SOISSONS, town in the Aisne department, N. France. There was a large Jewish community in Soissons by the beginning of the 12th century at the latest. At this time Guibert de Nogent produced his treatise, De incarnatione contra Judaeos, with the aim of severing the good relations between the Jews and Count John I of Soissons. At a later date Count Raoul granted the convent of Notre Dame an annual income of six gold bezants for as long as the Jews remained in the town; they were thus untouched by the expulsion of 1182. The community possessed a synagogue, probably in the center of the Juiverie, which was situated under the castle walls, a first cemetery close to the early enclosure of the town (where an early 13th-century gravestone of one Hannah was found), and a second cemetery near St. Christopher's Gate. Jews lived in many of the villages around Soissons. The medieval community came to an end with the expulsion in 1306. Jewish scholars in the town included the commentator Shemaiah, probably a relative and pupil of Rashi. At the beginning of World War II about 80 Jews lived in Soissons but no community was reestablished after the war.

BIBLIOGRAPHY:

Gross, Gal Jud, 647f.; A. de Montaiglon, in: Bulletin de la Société Historique et Archéologique de Soissons, 2nd series, 4 (1873), 328f.; G. Bowgin, La Commune de Soissons (1908), index; J. Saincir, Le Diocèse de Soissons, 1 (1935), 144; Z. Szajkowski, Analytical Franco-Jewish Gazetteer (1966), 152.

## To be done
1 – Please reproduce the passage of the Soissons text from "Gross, Gal Jud, 647f.;" up to and including "Gazetteer (1966), 152.".
2 – According to the Soissons text, in what year did the medieval Jewish community there come to an end?
Rely only on the Soissons text.

## Extracted data entries
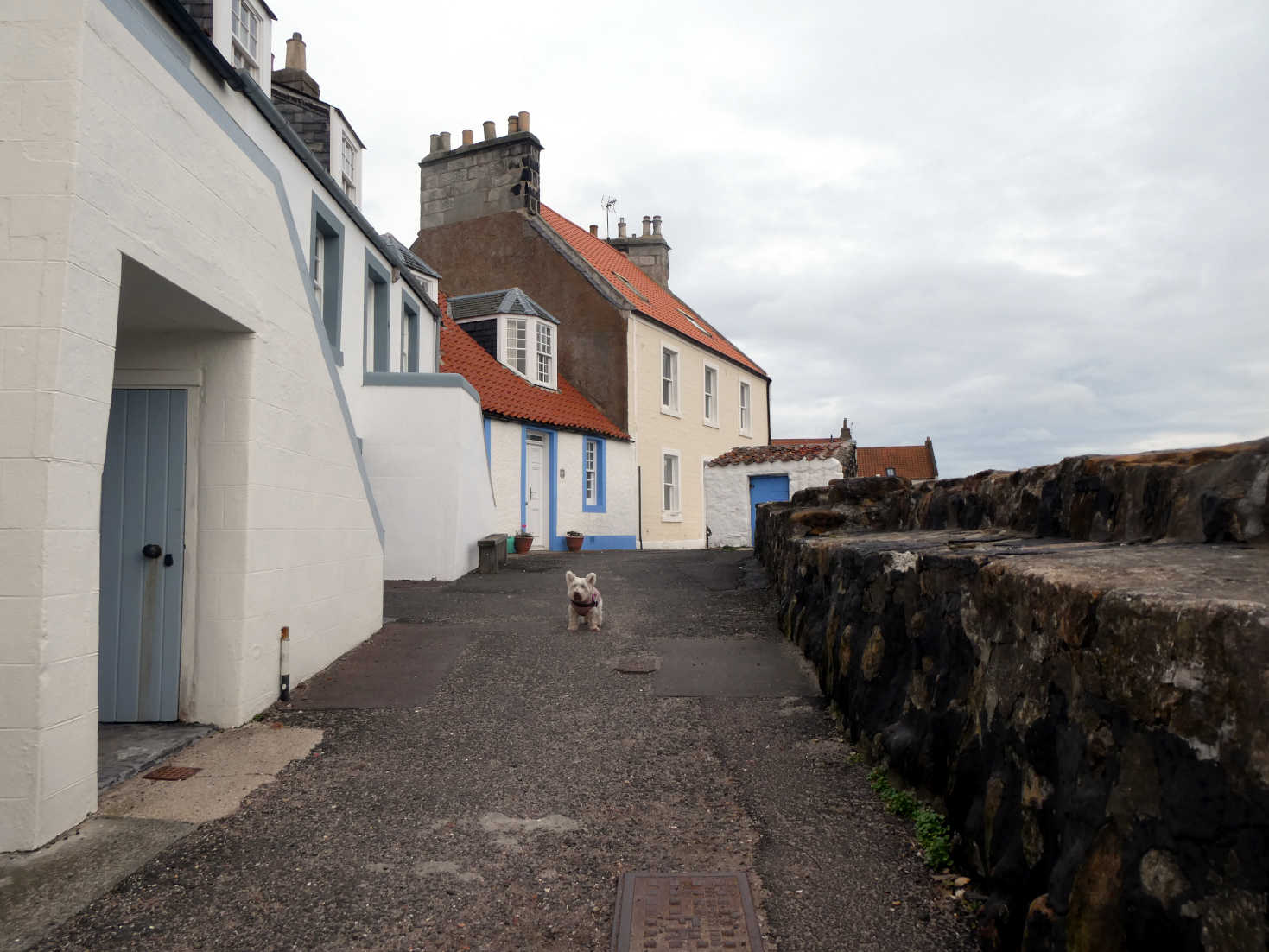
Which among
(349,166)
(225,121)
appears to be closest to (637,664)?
(225,121)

## Outputs
1 –
Gross, Gal Jud, 647f.; A. de Montaiglon, in: Bulletin de la Société Historique et Archéologique de Soissons, 2nd series, 4 (1873), 328f.; G. Bowgin, La Commune de Soissons (1908), index; J. Saincir, Le Diocèse de Soissons, 1 (1935), 144; Z. Szajkowski, Analytical Franco-Jewish Gazetteer (1966), 152.

2 – In 1306, with the expulsion.